登校後、親友の和香と雑談していると、教室の後ろのドアからクラスメイトが声を掛けて来た。
「小森さ~ん、生徒会の人が呼んでるよ~」
「あっ、は~いっ。和香、ごめんっ、打ち合わせだと思う。ちょっと行って来るね」
「いってら~」
生徒会室に入ると、歓迎会で催される出し物担当の人が集まっていた。
「小森さん、歓迎会が始まる前にステージ脇に来てね~」
「はい」
「じゃあ、よろしく」
生徒会長の水城は、関係者にテキパキと指示を出している。
いつ見てもカッコいい。
女性なのに堂々とリーダーシップが取れていて、まどかが密かに憧れている人物。
容姿端麗で頭脳明晰。
全国模試でも上位だと噂に聞く。
常に全力投球でも、私は水城先輩のように何でも完璧にはこなせない。
視線の先に捉えた水城先輩が、眩しいほどにいきいきと輝いて見えた。
SHRに遅れないように急いで教室へと向かう。
階段を駆け上がっていると、始業を知らせるチャイムが鳴った。
教室の後ろのドアがほんの少しだけ開いていて、そこに手を滑り込ませドアを開こうとした、その時。

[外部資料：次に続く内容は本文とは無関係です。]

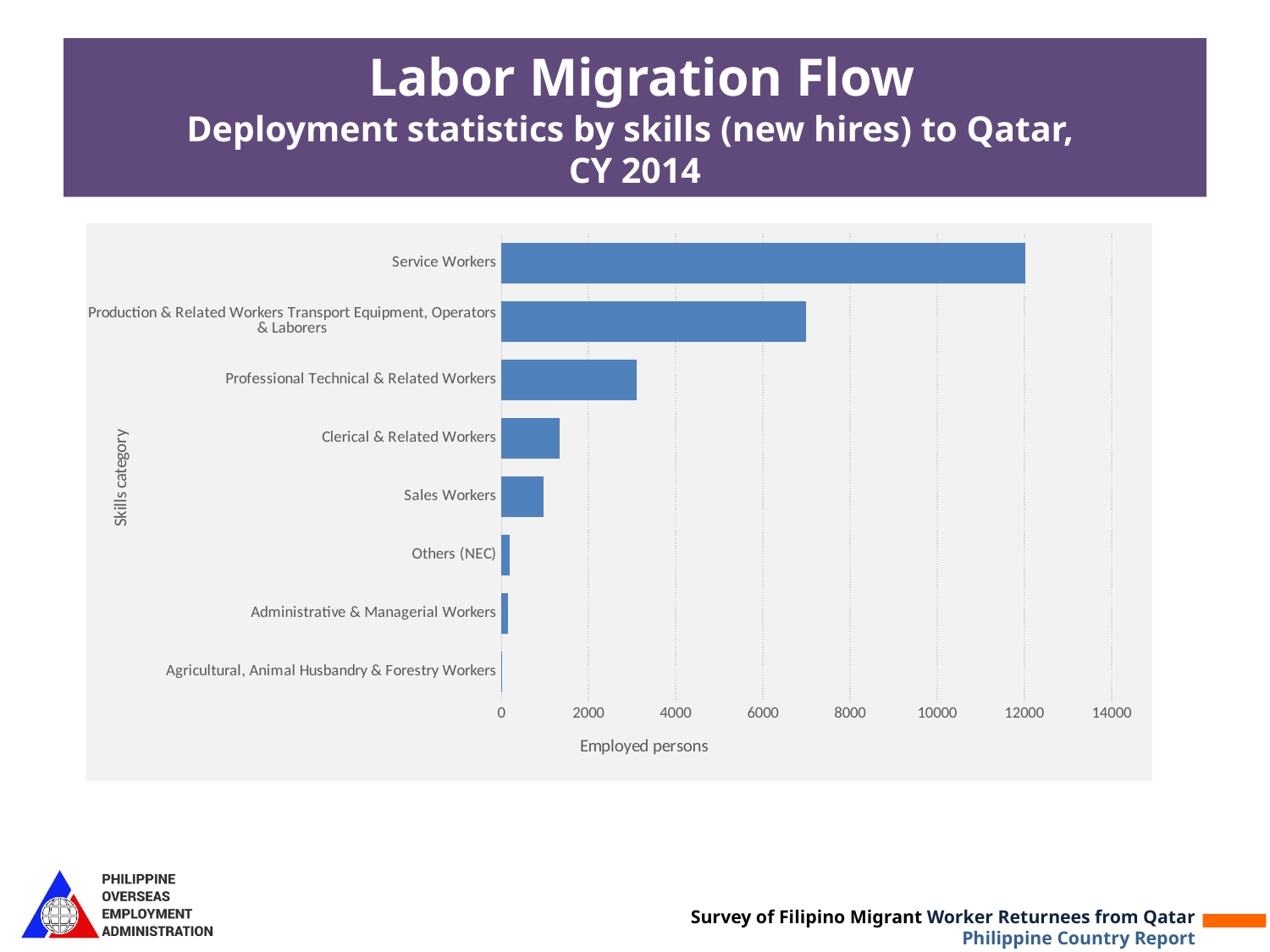
Which has more employed persons: Professional Technical & Related Workers or Production & Related Workers Transport Equipment, Operators & Laborers? Production & Related Workers Transport Equipment, Operators & Laborers What is the label of the horizontal axis of the chart? Employed persons Is the value for Clerical & Related Workers greater or less than 2000? less What kind of chart is shown on the slide? bar chart Is the value for Production & Related Workers Transport Equipment, Operators & Laborers greater or less than 8000? less Which has more employed persons: Sales Workers or Clerical & Related Workers? Clerical & Related Workers Is the value for Professional Technical & Related Workers greater or less than 2000? greater Which skills category has the highest number of employed persons? Service Workers How many skills categories are plotted in the chart? 8 Which skills category has the lowest number of employed persons? Agricultural, Animal Husbandry & Forestry Workers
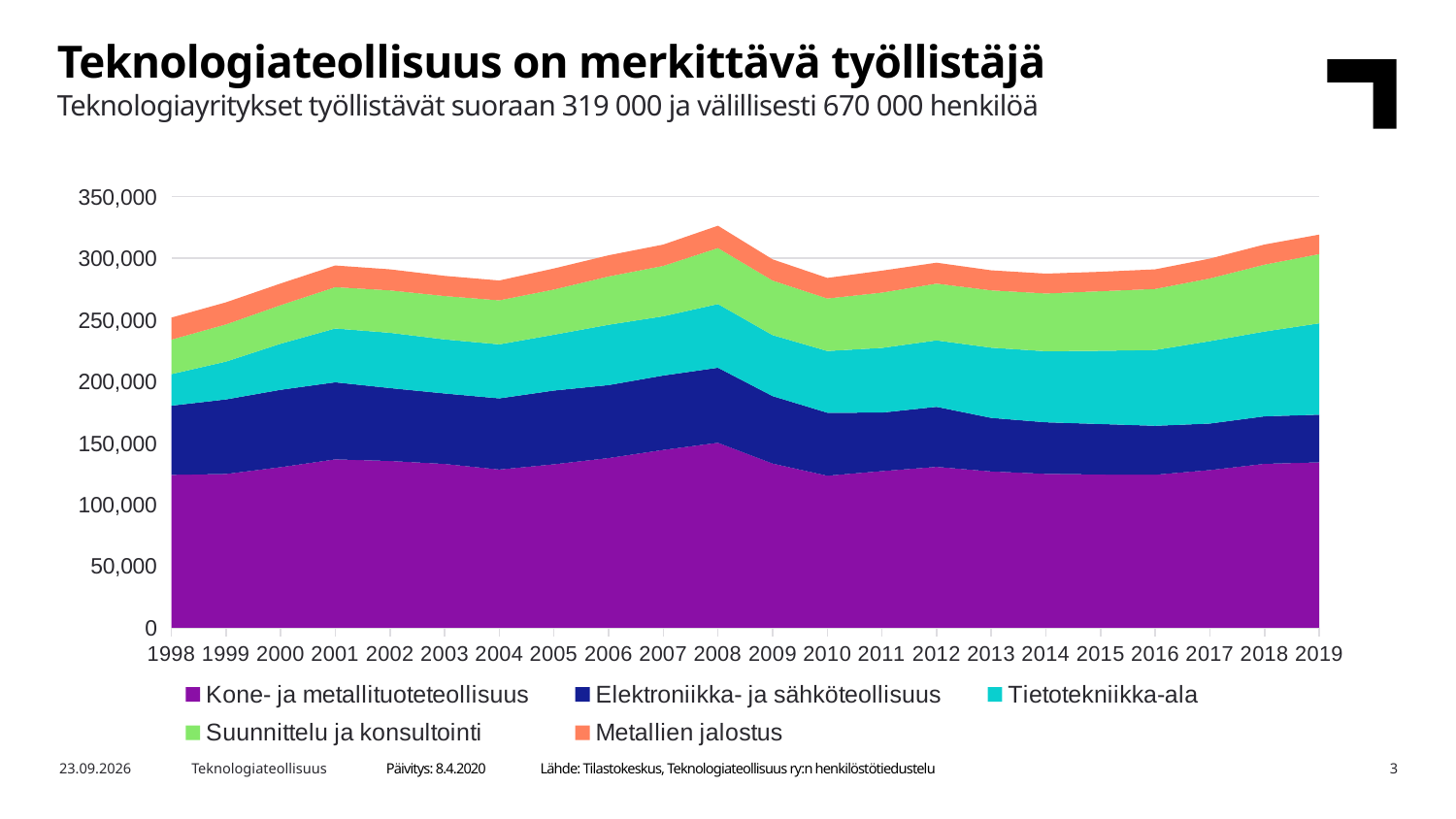
Which series is plotted at the bottom of the stack? Kone- ja metallituoteteollisuus Which year has the highest total employment across all series? 2008 Is the total value for 2008 greater or less than 300,000? greater Which year has the lowest total employment across all series? 1998 Does the total employment rise or fall from 2008 to 2010? Fall What kind of chart is shown on the slide? Stacked area chart Which year has the larger total employment, 2008 or 2010? 2008 Is the value for Kone- ja metallituoteteollisuus in 1998 greater or less than 150,000? less How many series does the legend list? 5 How many years are shown along the x axis? 22 Is the total value for 1998 greater or less than 300,000? less Which series is shown in orange in the legend? Metallien jalostus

バンッと勢いよくドアが閉まり、まどかの右手が挟まってしまった。
「痛っ」
「あ、ごめんっ、……大丈夫?」
「……ん、大丈夫」
廊下側の一番後ろの席の江藤 邦明が、申し訳なさそうにまどかの顔を覗き込む。
ジンジンと痛む指先。
男の子の力で勢いよく閉められたドアに挟まれたわけだから、結構な衝撃だ。